Women laying in bed with her hands over her face as a clock is on the bed showing the time as 3:41 a.m.

A recent study by WSU Elson S. Floyd College of Medicine student Gisella Logioia and in collaboration with WSU Sleep and Performance Research Center faculty Devon Hansen, PhD, and Courtney Kurinec, PhD, explores how sleep deprivation affects decision-making in individuals with chronic insomnia.

Published in Sleep Advances, the study investigated the impact of total sleep deprivation on adaptive decision-making using a task that required participants to adjust when rules changed unexpectedly. Researchers compared individuals with chronic insomnia to healthy sleepers to determine whether insomnia alters cognitive responses to sleep loss.
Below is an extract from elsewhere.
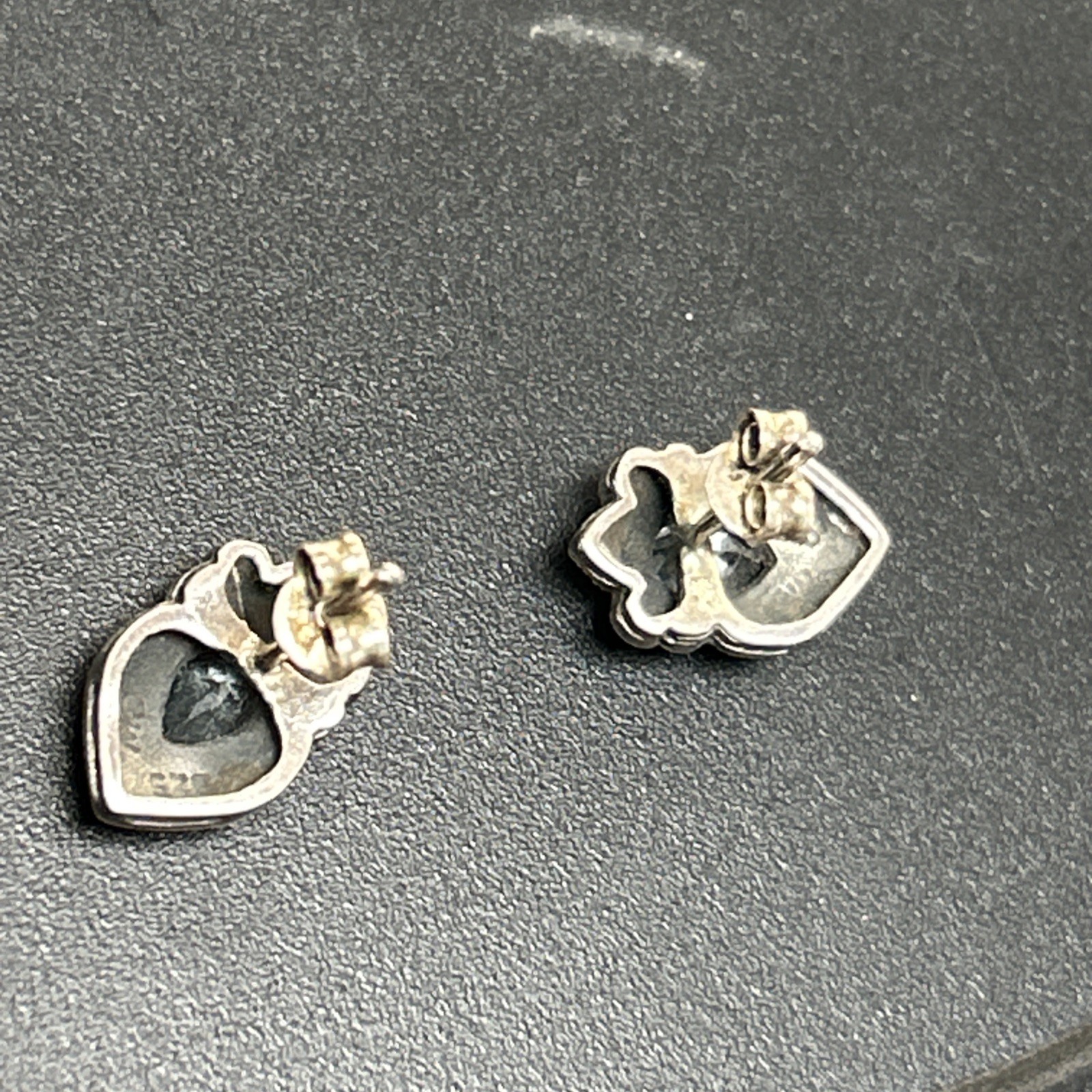 VTG CW Sterling Silver Marcasite Blue Topaz Stud Earrings 1/2” 3g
Twenty-eight participants completed a five-day, four-night laboratory protocol. Some underwent 38 hours of total sleep deprivation, while others maintained a normal sleep schedule. Decision-making performance was assessed at baseline and during sleep deprivation.
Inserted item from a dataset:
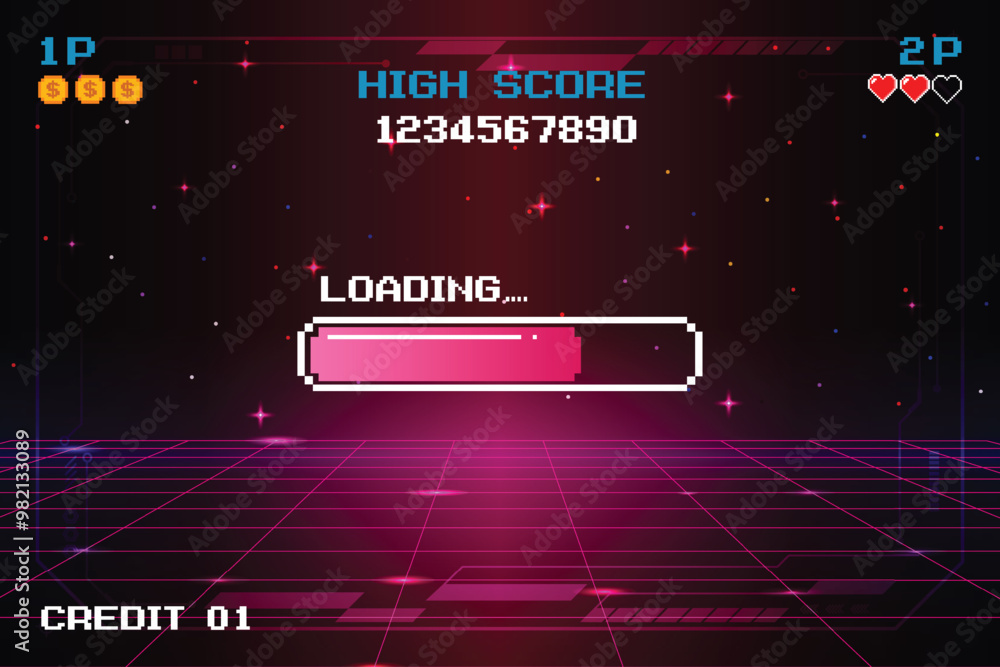 Poster loading bar .pixel art .8 bit. retro game. for game assets in vector illustrations. retro futurism s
Results showed that sleep deprivation significantly impaired decision-making overall, particularly after task rules changed. While both healthy sleepers and individuals with insomnia performed worse when sleep-deprived, participants with insomnia demonstrated relatively preserved performance before rule changes.

Researchers suggest this pattern may be linked to hyperarousal, a hallmark of chronic insomnia, which could provide short-term protection against certain cognitive effects of sleep loss. These findings offer new insight into how insomnia influences decision-making under fatigue and may inform future research on cognitive function in sleep disorders.